Quick test to check if the ECM is seeing DRPs: once the pump stops after the initial 2 second run. Give the key a quick tap (crank engine) and listen for the pump. It should turn on, run for 2 seconds, and then stop.
Can double check by giving it another quick tap of the key. Each time you do this the pump should start up, run for 2 seconds then stop.
If the ECM does turn on the pump then the ECM is getting and seeing DRPs from the distributor. In this case it is possible that VATs is enabled in the calibration. Which is preventing the injectors from pulsing.
If the ECM does not turn on the pump each time, then either the distributor, ECM, or wiring/connectors between the two are bad.
Ahh, the pump not running will cause all this to happen.
If you are getting DRPs (indicated by flashing noid) but no fuel is present then the fuel pump relay could be wired incorrectly or is just bad.
Checking for voltage at the ECM pin "A11" IIRC.
Can also verify by looking at the FP voltage on a datalog because it is wired in to E13 input.
You should also have an oil pressure switch that "should" turn the pump on once cranking long enough to build oil pressure.
This switch could also be miswired or removed.
Before taking anything apart you may want to reconfirm your good on those points.
I have a test bench, but am also in Canada (Though almost literrally just across the the border in Southern Ontario), so shipping would be expensive, and probably have duties on top of that. :facepalm:
I don't see the ECM itself being the issue, since you say that no combination of ECM, or MEMCALs, tested, as indicated in your other thread allow the engine to run. It's unlikely that multiple ECMs are faulty, unless they all have the same fault caused by an external problem from the same vehicle.
__________________ If you're not living on the edge, you're taking up too much space.
Ahh, the pump not running will cause all this to happen.
If you are getting DRPs (indicated by flashing noid) but no fuel is present then the fuel pump relay could be wired incorrectly or is just bad.
Checking for voltage at the ECM pin "A11" IIRC.
Can also verify by looking at the FP voltage on a datalog because it is wired in to E13 input.
You should also have an oil pressure switch that "should" turn the pump on once cranking long enough to build oil pressure.
This switch could also be miswired or removed.
Before taking anything apart you may want to reconfirm your good on those points.
JP, Dave mentioned that the pump does the 2-second run at key-on, engine-off.

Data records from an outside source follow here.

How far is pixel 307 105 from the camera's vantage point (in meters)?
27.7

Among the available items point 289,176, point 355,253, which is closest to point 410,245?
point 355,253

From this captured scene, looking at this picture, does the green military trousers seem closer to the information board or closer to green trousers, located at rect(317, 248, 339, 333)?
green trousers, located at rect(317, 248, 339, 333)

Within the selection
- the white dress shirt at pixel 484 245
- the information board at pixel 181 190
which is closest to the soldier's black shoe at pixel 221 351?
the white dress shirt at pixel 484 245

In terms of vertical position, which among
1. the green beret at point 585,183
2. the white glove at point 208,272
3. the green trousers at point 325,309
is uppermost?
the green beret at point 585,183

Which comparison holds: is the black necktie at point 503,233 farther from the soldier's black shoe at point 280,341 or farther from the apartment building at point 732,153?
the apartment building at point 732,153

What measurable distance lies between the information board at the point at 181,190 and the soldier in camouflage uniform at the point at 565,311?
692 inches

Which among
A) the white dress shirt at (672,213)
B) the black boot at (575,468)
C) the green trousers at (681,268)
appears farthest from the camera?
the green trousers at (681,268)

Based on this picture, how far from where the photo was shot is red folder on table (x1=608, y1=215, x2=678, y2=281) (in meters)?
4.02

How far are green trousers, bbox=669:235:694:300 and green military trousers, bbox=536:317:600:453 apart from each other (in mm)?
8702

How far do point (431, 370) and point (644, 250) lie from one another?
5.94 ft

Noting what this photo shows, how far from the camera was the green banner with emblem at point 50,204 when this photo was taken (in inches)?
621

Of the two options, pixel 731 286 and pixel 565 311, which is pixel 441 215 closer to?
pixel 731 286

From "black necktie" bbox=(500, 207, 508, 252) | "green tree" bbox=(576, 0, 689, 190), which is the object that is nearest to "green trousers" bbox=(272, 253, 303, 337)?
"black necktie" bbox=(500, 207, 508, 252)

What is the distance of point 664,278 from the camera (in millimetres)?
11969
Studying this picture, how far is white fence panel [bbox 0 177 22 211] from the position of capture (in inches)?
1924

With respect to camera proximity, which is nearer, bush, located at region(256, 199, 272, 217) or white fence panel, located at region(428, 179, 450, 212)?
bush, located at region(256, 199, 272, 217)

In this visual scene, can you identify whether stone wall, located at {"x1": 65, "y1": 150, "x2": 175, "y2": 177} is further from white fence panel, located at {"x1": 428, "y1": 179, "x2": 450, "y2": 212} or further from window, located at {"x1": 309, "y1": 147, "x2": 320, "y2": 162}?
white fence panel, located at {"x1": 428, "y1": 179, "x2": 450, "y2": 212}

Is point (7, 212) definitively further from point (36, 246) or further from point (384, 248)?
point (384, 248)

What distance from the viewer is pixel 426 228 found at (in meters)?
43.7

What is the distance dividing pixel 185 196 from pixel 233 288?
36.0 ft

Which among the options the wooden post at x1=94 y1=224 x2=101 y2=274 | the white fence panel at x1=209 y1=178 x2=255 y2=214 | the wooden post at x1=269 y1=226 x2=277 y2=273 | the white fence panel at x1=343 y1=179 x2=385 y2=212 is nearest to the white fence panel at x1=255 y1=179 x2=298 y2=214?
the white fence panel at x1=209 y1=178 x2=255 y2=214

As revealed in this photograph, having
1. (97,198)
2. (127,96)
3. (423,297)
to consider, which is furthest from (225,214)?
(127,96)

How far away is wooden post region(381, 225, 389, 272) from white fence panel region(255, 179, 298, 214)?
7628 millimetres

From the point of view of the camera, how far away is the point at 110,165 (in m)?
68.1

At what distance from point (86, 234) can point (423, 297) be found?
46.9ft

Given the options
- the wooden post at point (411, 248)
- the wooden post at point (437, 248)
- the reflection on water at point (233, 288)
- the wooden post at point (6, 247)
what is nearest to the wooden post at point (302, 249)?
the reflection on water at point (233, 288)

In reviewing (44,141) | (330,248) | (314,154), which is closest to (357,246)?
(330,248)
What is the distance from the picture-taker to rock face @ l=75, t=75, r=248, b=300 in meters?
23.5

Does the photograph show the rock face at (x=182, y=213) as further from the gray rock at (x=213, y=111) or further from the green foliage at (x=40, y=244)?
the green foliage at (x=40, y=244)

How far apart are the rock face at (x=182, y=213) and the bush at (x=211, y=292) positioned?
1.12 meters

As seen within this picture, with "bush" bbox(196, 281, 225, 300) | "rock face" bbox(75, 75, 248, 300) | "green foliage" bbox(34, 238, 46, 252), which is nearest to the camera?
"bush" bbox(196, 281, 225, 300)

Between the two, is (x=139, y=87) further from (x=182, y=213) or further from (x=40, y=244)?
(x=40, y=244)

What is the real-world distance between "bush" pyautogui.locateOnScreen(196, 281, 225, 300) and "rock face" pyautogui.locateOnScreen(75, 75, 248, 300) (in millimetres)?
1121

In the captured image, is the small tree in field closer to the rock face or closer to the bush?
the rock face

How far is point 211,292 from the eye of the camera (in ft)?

So the ECM driver, wiring, relay and all that is OK. Just need to find out if the ECM is seeing and responding to DRPs.
Depending upon what the fuel pump does each time the key is tapped will tell us what needs to be checked next.
Very true but...
What if the power to the relay and oil switch is interrupted when cranking?
That could be difficult to see unless specifically looking for it.
Would work with initial DRP bump with key on but would do nothing when it really counts.
I hope it is because everything else does seem to be working because he gets DRPs if the noid light flashes.